Le verrou de barillet en rotation est en acier. C’est une pièce petite et complexe, elle est néanmoins parfaitement réalisée. La largeur du verrou est : 2,2 mm.

On peut voir sur les photos ci-dessous, les trois étapes que fait subir la queue de détente au verrou de barillet en rotation.

Le ressort de verrou de barillet est hélicoïdal. Sa longueur déployée est : 7,5 mm. Le diamètre externe est : 2,9 mm. Le diamètre du fil est : 0,4 mm.

La sécurité de percuteur est en acier. Il s’agit d’une seule pièce. Elle est attelée sur le poussoir de ressort de queue de détente​ et est actionnée lorsque le servant appui sur la queue de détente. En appuyant sur la queue de détente, la sécurité de percuteur s’abaisse.

Elle est obtenue dans une tôle de : 1,56 mm.

Le dispositif d’ouverture du barillet a plusieurs fonctions : il déverrouille le barillet en poussant le verrou de barillet hors de son logement, il empêche l’armement du chien si le barillet n’est pas correctement verrouillé dans son logement.

Les éléments de visée

Les éléments de visées sont fixes, ils ne sont pas réglables. Il s’agit d’une arme de défense. La longueur de la ligne de mire est : 88 mm.

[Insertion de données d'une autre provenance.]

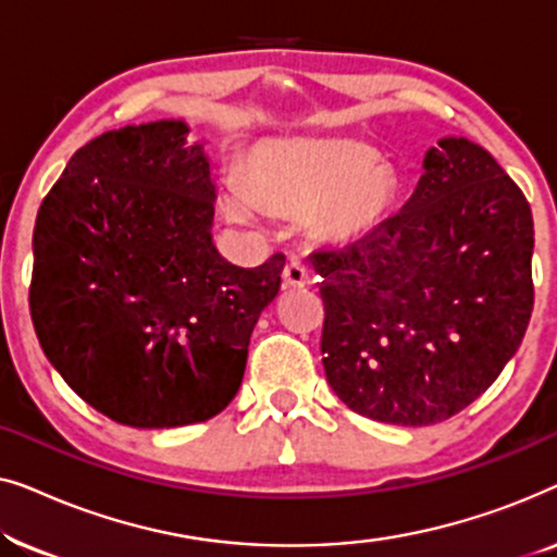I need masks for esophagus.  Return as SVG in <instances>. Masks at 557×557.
<instances>
[{"instance_id": "obj_1", "label": "esophagus", "mask_w": 557, "mask_h": 557, "mask_svg": "<svg viewBox=\"0 0 557 557\" xmlns=\"http://www.w3.org/2000/svg\"><path fill=\"white\" fill-rule=\"evenodd\" d=\"M309 284V265L301 261V258H292L284 269V286L296 288Z\"/></svg>"}]
</instances>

La hausse est fixe, elle est usinée dans la carcasse. La largeur du cran de hausse est : 2 mm. La profondeur du cran est : 1,2 mm.

Le guidon est fixe, il est usiné sur le canon. La largeur du guidon est : 1,8 mm.

Les plaquettes de crosse

Cette arme est équipée de deux plaquettes en bois. Elles sont représentatives du type de plaquettes que l’on trouve sur les revolvers Smith et Wesson d’une certaine époque.

Conclusion

Cette arme, basée sur une carcasse J, est une reproduction en miniature des carcasse K, L, N. Ces carcasses sont les descendantes proches du modèle 1899. Il y a peu de différences entre ces modèles si ce n’est des différences dimensionnelles mais pas de changements fondamentaux.

Pour parfaire cette présentation des anciens modèles, il faudrait ajouter à notre cartographie des revolvers Smith et Wesson  au moins un article sur une arme construite autour de la carcasse N (un modèle 29 par exemple)

On voit ici qu’entre le modèle 1899 et le modèle 36, il existe peu d’évolution. Pourquoi ? Est ce que le modèle 1899 est si bien conçu, construit qu’il n’y a pas d’évolution possible ? Est ce que les techniques industrielles n’ont pas évoluées ou ne se sont pas répercutées sur les versions postérieures au 1899 ? La culture de l’entreprise n’a elle pas évoluée ?

Cet article peut avoir un air de déjà vu si on le compare aux autres articles gunsmithdesigner dédiés aux revolvers Smith et Wesson. La raison est justement l’absence d’évolution majeure pendant des décennies. Ce n’est pas une raison pour ne pas le rédiger bien au contraire car il nous permet de voir l’évolution de la marque dans le temps.

La micro-fusion ne semble pas présente sur cette arme, ou du moins elle ne se voit pas.